Analisi del tema dell’immigrazione in chiave filosofico-antropologica: il pensiero di Girard applicato ad un fenomeno globale, nello specifico alla situazione in Italia.
Il fenomeno dell’immigrazione è stato ampliamente discusso, e negli ultimi tempi il nuovo governo giallo-verde ha posto l’accento su alcuni avvenimenti e problematiche, spesso anche con toni accesi e dichiarazioni forti. I risultati delle elezioni per il parlamento europeo in Italia hanno visto una vittoria schiacciante della lega sugli altri partiti. La lega si è da sempre espressa sul tema dell’immigrazione, il che ha condotto moltissimi italiani a farsi delle opinioni, basandosi principalmente sulle analisi di stampo politico comunicate dai media. È possibile, però, analizzare questo argomento anche da un punto di vista filosofico.
Desiderio mimetico, rivalità e conflitto
René Girard, antropologo e filosofo francese contemporaneo, attraverso le sue teorie ha esaminato la storia della cultura umana e della società, basandosi anche, nella sua attività di critico letterario, su celebri testi di scrittori quali Shakespeare e Dostoevskij. Nelle sue pubblicazioni, l’autore espone delle teorie innovative e con una risonanza estremamente attuale. Girard, infatti, partendo dalla lettura di romanzi classici, arriva ad individuare e teorizzare il desiderio mimetico, ovvero imitativo. Da questo punto, ampliamente trattato dal filosofo, egli descrive come rivalità mimetica il conflitto che si sviluppa a partire dagli oggetti e dal desiderio di appropriazione che diversi individui hanno nei confronti di questi. La rivalità mimetica, in quanto imitata, è contagiosa, perché gli individui tendono ad avere gli stessi modelli e a desiderare le stesse cose.
Violenza mimetica: come il governo cerca di gestire la crisi
Quanto detto sopra, in un quadro più ampio di crisi economica, in cui si ha difficoltà a trovare e mantenere un lavoro, diventa motivo di insoddisfazione, sconforto e tensione tra la popolazione. Emerge qui immediatamente il parallelismo con la situazione attuale dell’immigrazione in territorio italiano. Spesso abbiamo sentito, letto o visto tramite i media il nostro ministro dell’interno e vicepremier Matteo Salvini fare leva sui sentimenti negativi degli italiani, con frasi enfatiche che ripetevano come mantra gli stessi concetti, accentuando il fatto che anche gli immigrati possano voler trasferirsi in Italia per lavorare, privandoci del nostro lavoro, della nostra terra, sconvolgendo la nostra cultura. Lo sconforto indotto nella popolazione, spesso accompagnato anche da contenuti multimediali o articoli, diffusi dal fronte anti-immigrazione, che collegano gli stranieri alla criminalità e alla violenza, aumenta i sentimenti di paura e rabbia degli italiani. È esattamente ciò che Girard definisce violenza mimetica, che è anch’essa imitativa come il desiderio, e può pericolosamente e rapidamente diffondersi a catena.

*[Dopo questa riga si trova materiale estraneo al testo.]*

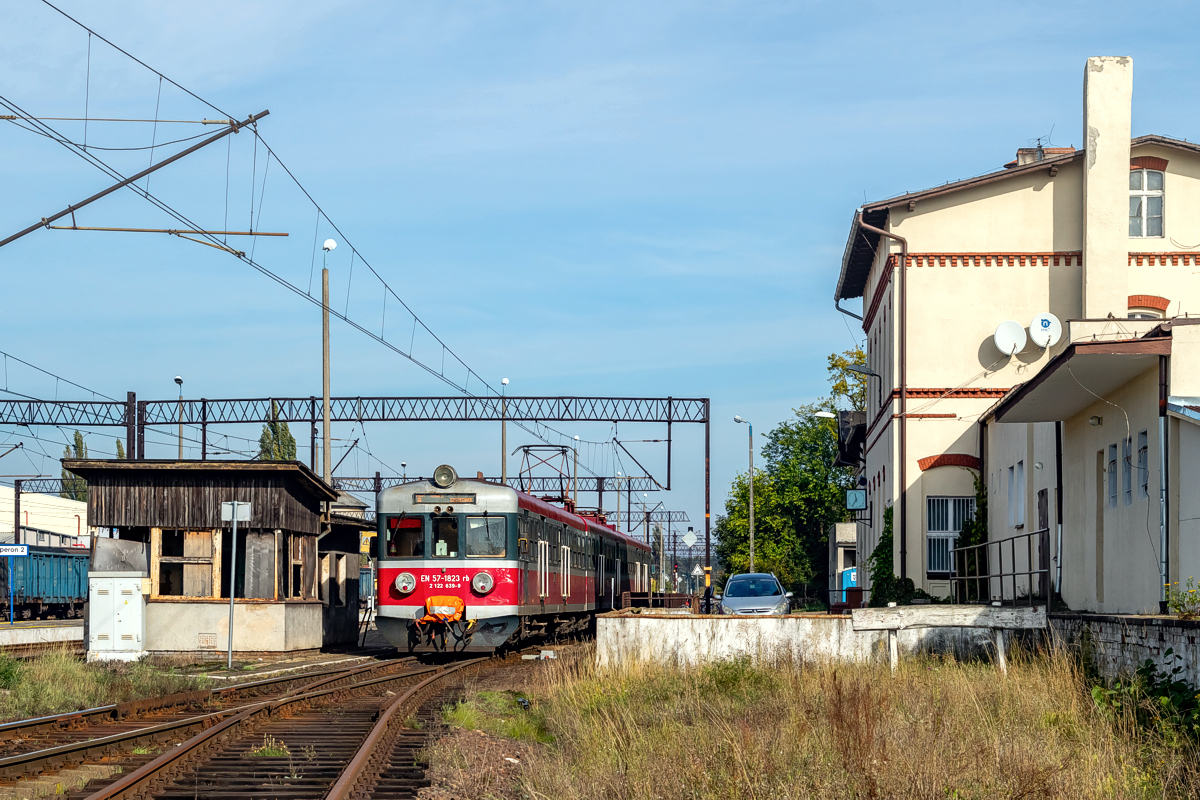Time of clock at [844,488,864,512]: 11:35
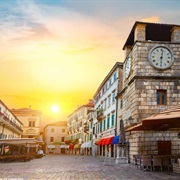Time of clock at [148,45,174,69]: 12:29
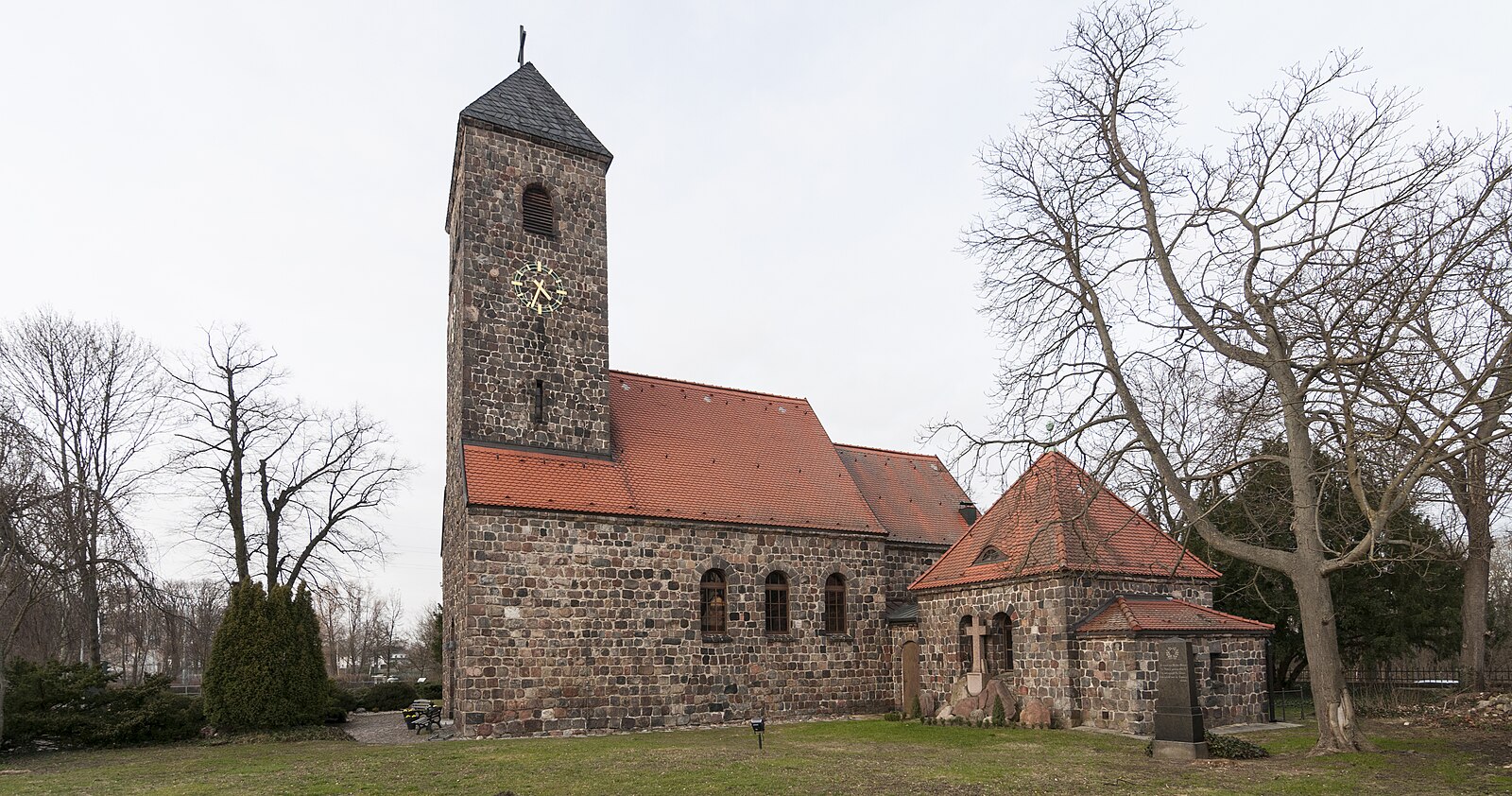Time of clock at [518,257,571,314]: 4:34
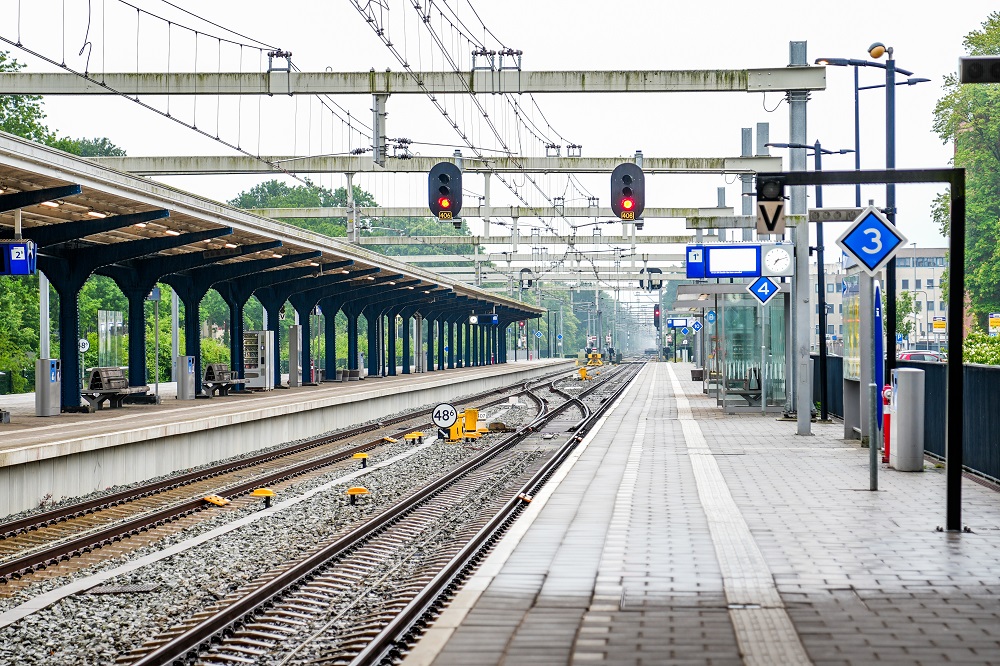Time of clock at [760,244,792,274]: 7:12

L’individuazione del capro espiatorio e il suo ruolo nella crisi economica
Ciò che succede a questo punto dell’escalation mimetica è facilmente intuibile: in assenza di un unico e identificabile colpevole, viene scelto un bersaglio sostitutivo, definito dall’antropologo francese il capro espiatorio. Esso va a tutti i costi eliminato, secondo la teoria girardiana ciò avviene tramite uccisione o espulsione. In questo caso, il capro espiatorio non è uno solo, ma un insieme di persone; per avere un esempio concreto di ciò, basti pensare alle numerose immagini e notizie riguardanti i barconi carichi di migranti, talvolta bloccati prima di attraccare sulle coste italiane. È come se allontanando il capro espiatorio, contro cui le persone sfogano i propri sentimenti negativi, si avesse la risoluzione del conflitto. In realtà, allontanare gli immigrati o aumentare nel popolo risposte emotive forti e potenzialmente pericolose, non è utile per risolvere il conflitto di appropriazione: essi restano coinvolti nel meccanismo vittimario, capri espiatori, bersagli sostitutivi della crisi, ma proprio perché sono dei finti nemici, la crisi non cessa con il loro allontanamento.